How to Successfully Keep The Weight Off
The majority of people who lose weight will regain half of that lost weight within one year. And many others will regain it within 3 years. So, what's the secret to keeping that weight off in the long term?
Keeping a healthy weight can be broken down into three main factors: eating healthy foods, not overeating and engaging in some physical activity. But as simple as that sounds, actually sticking to it can be hard.
We make multiple decisions about what goes into our bodies every day and quite often we don't even think about it. We are also heavily influenced by media - constant advertising of junk food at meal times and during sporting events. Not to mention the availability of so much food and drink that is just blatantly unhealthy.
There's nothing wrong with having a snack. Your body is sending you a message that it's requiring food and that equates to needing energy. But often, snacks are the worst possible type. The vending machine doesn't specialise in healthy snacks - only sugar-filled bars, carb-laden potato chips or corn chips, etc. At least most drink machines now have water as an option in addition to all the unhealthy sugar-filled soft drinks and fruit juices. If you want a healthy snack, be organised and take it with you. Have an apple or a low-sugar yoghurt.
Losing the Weight
Obviously there often needs to be a special effort to lose the weight initially before you can get into weight maintenance mode. Most people make the mistake of just focusing on the scales. Weight is NOT the most important measurement of success even though we always talk about "losing weight". What you want to lose is "fat". You want to lose those unsightly bulges - shape up and slim down.

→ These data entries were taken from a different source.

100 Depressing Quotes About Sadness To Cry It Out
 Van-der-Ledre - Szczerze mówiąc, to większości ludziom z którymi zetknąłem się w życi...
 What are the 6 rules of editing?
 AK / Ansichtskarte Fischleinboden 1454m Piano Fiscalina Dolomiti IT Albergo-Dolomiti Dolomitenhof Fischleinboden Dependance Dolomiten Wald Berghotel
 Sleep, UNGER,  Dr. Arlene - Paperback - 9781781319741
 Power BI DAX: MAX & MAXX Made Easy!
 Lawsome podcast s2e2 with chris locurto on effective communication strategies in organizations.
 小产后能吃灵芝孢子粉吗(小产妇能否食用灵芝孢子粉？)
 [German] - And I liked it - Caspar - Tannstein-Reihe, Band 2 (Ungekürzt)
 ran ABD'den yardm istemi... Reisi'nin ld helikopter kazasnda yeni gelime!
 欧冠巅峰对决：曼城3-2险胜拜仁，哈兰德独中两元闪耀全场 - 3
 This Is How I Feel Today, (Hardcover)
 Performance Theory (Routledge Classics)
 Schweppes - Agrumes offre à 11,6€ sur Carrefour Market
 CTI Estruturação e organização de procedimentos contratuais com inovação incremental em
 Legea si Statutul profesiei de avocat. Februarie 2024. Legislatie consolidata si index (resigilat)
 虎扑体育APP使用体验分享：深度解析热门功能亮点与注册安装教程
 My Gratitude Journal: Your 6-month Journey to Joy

Fast weight loss usually indicates that muscle is being lost as well as fat. Remember that muscle weighs 3 times as much as fat. It is actually possible to slim down, tone up the muscle and look great, and not see a massive change on the scales.
Another key point is that muscle burns a lot more energy (calories) than fat so if you lose muscle it's going to be harder to keep the weight off. If you tone up your muscle - not necessarily bulk up - weight maintenance becomes easier.
Losing weight the right way makes a massive difference to keeping it off. Usually, if it comes off fast, it will probably go back on just as fast. That's the Yo-Yo effect.
Guides to Healthy Weight Maintenance
1. Keep to a Meal Routine: eat at roughly the same times each day. People who succeed at long-term weight loss tend to have a regular meal rhythm. A consistent diet regimen helps with long-term weight loss maintenance.
2. Choose Healthy Fats: Source healthy fats from nuts, avocado and oily fish instead of fast food. Trans-fats are linked to an increased risk of heart-disease.
3. Walking: Have a goal of 10,000 steps a day. Take the stairs and get off one bus stop earlier to ensure you're getting your heart rate up every day. Most phones have an app that can track your steps.
4. Pack healthy snacks: Instead of chips, biscuits or candy bars have an apple or protein snack.
5. Read food labels: check the fat, sugar and salt content on food labels and choose accordingly.
6. Control Your Portion Size: use smaller plates, and drink a glass of water and wait five minutes then check in with your hunger before going back for seconds.
7. Break up Sitting Time: decreasing sedentary time and increasing activity is linked to substantial health benefits. Time spent sedentary is related to excess weight and obesity, independent of physical activity level.
8. Think About What You Drink: choose water and limit fruit juice to one small glass per day, and preferably have freshly squeezed juice.
9. Eat Like the French: slow down and eat while sitting at a table, not on the go. Internal signals regulating food intake, such as hunger and fullness, are not be as effective while distracted.
10. Have at least five serves of fruit/vegetables a day: whether fresh, frozen or tinned: fruit and vegetables have high nutritional quality and low energy density. Eating the recommended amount produces health benefits, including reduction in the risk of cancer and coronary heart disease.